• **Ausgewählter Auszug**

# # # #

Die meisten von ihnen stammen aus Indien, Pakistan und Nepal, doch auch Arbeiter aus Ost- und Nordafrika verdingen sich in dem Emirat.
Auch ein Bericht der Organisation Human Rights Watch im Jahr 2017 formulierte scharfe Kritik an den Arbeitsbedingungen der ca. 800.000 Bauarbeiter im reichsten Land der Welt. Besonderes Augenmerk legte der Report auf „Hitzerisiken und vermeidbare Todesfälle“.
Belastbare aktuelle Zahlen zu Todesfällen liegen derzeit nicht vor, allein in den Jahren 2012 und 2013 sind nach Informationen der indischen Botschaft aber über 450 indische Arbeiter auf den WM-Baustellen Katars ums Leben gekommen.
Human Rights Watch schätzt, dass bis zum Beginn des Turniers 2022 rund 4000 Menschen ihr Leben auf den Baustellen der WM gelassen haben werden.
Hinzukommen der mangelnde Schutz der Arbeiter vor Willkür und Ausbeutung. Zwar schaffte Katar das „Kafala“-System, das die Migranten systematisch entrechtete, im Sommer 2018 offiziell ab, doch noch immer herrscht eine hohe Abhängigkeit.
Kafala ist ein, insbesondere im Arbeitsrecht der arabischen Golfstaaten verbreitetes Bürgschaftssystem, nach dem jeder ausländische Arbeitnehmer einen einheimischen Bürgen braucht.
In der Regel ist dieser Bürge der Arbeitgeber, der durch Einzug des Passes seines Angestellten für die Dauer des Arbeitsvertrages über alle Belange des Gastarbeiters bestimmen kann.
Trainingslager schon früh in der Kritik
Als im November 2018 bekanntwurde, dass die finnische Nationalmannschaft ihr Trainingslager in dem Golfemirat abhalten würde, regte sich in der heimischen Bevölkerung teils heftiger Protest.
Teamkapitän Tim Sparv reagierte damals diplomatisch: Es sei gut, auf die Probleme aufmerksam zu machen und sicher müsse sich in Katar in Sachen Menschenrechte einiges verbessern, ließ er wissen, auch wenn ihm keine Details hierzu bekannt seien. Man müsse sich durchaus fragen, wie man in Zukunft mit der Thematik umgehen wolle.
Diese Frage hat Riku Riski nun beantwortet und damit einen Meilenstein gesetzt, denn trotz von verschiedenen Seiten formulierter massiver Kritik halten sich Spieler und Verantwortliche der internationalen Teams in Bezug auf den Umgang mit Katar bedeckt.

# # # #

• **Erfasste Daten**
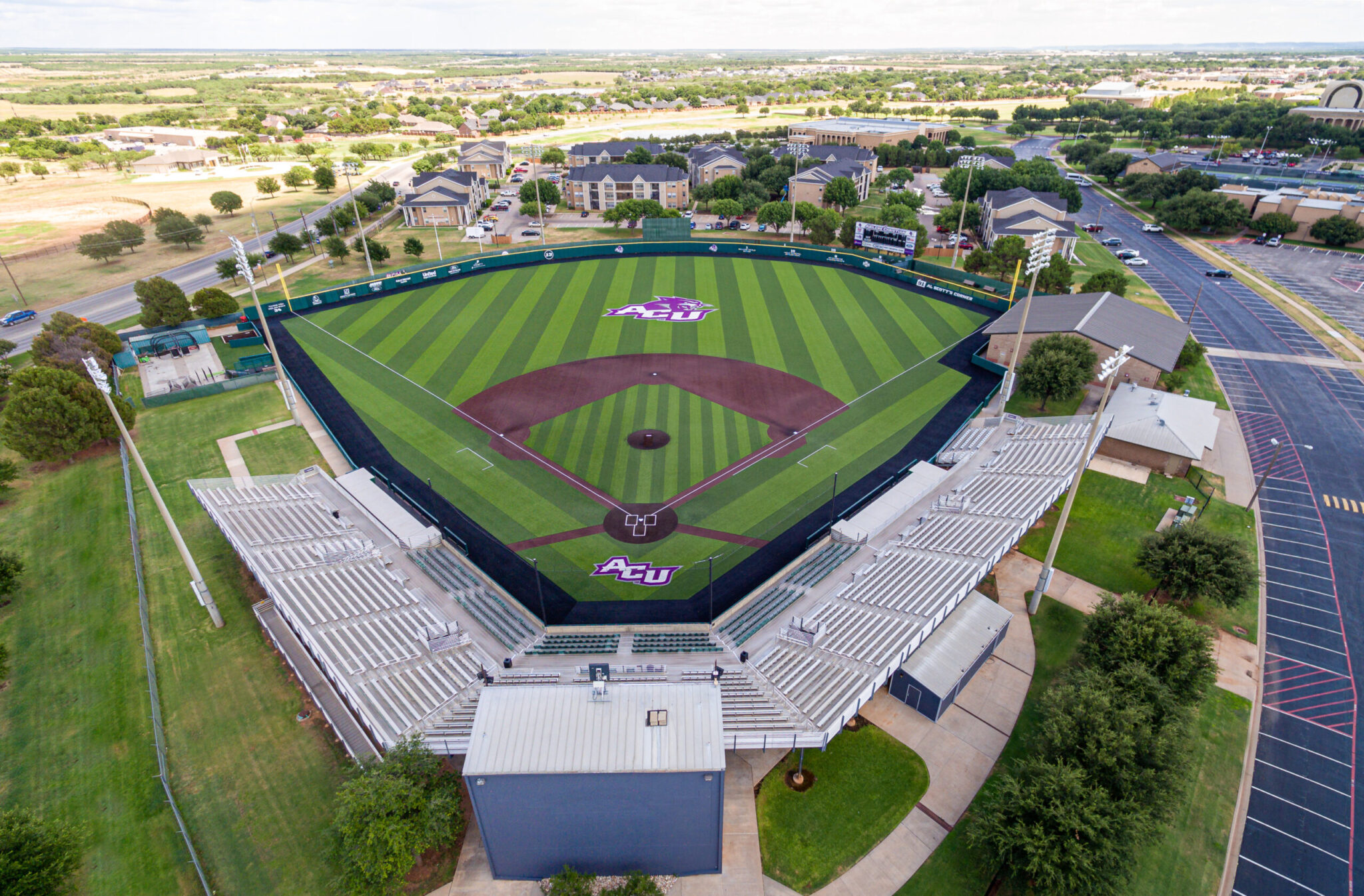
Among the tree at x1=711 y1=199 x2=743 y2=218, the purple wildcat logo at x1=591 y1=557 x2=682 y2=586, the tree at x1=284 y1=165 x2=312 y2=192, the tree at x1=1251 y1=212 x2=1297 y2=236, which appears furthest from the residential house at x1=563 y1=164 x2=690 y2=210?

# # # #

• **Aufgabe 1**
Beantworten Sie die folgenden Fragen zum Text über Katar:
(a) Wie viele Bauarbeiter gab es laut dem Bericht von Human Rights Watch aus dem Jahr 2017 im reichsten Land der Welt?
(b) Wann schaffte Katar das „Kafala“-System offiziell ab?
(c) Wer war Teamkapitän der finnischen Nationalmannschaft?
• **Aufgabe 2**
Führen Sie den Text über Katar nach seinem letzten Satz weiter.
Die Auflistung stammt aus einer anderen Quelle als der Text über Katar.

• **Antwort 1**
(a) Es gab ca. 800.000 Bauarbeiter.
(b) Katar schaffte es im Sommer 2018 offiziell ab.
(c) Tim Sparv war Teamkapitän.

• **Antwort 2**
Bayern München: Business as usual
Dass eine Reaktion auf die Arbeitsbedingungen des Migranten in Katar nicht jedermanns Sache ist, zeigt derzeit auch der 1. FC Bayern München, der sich ebenfalls in der letzten Woche zum Trainieren in der Hauptstadt Doha eingefunden hat.
Auf die Kritik angesprochen, verteidigte Bayern-Vorstand Rumenigge die Wahl des Standortes:
Der FC Bayern ist eines von vielen deutschen Mittelstandsunternehmen, die mit einem Partner aus Doha kooperieren. Wie andere Fußballvereine und Sportfachverbände auch beteiligen wir uns dabei an einem Dialog in der Golfregion.
Wir stehen mit unseren Partnern in Katar in regelmäßigem Austausch über Entwicklungen in unseren Gesellschaften, der das Thema der Menschenrechte und die Rechte von Arbeitern beziehungsweise Arbeitnehmern einschließt.
Inwieweit er das Thema „Menschenrechte in Katar“ als problematisch betrachtet, ließ Rumenigge mit seinem Statement ebenso offen wie die Haltung des FC Bayern zum Verhältnis von wirtschaftlichen Erwägungen und Menschenrechten.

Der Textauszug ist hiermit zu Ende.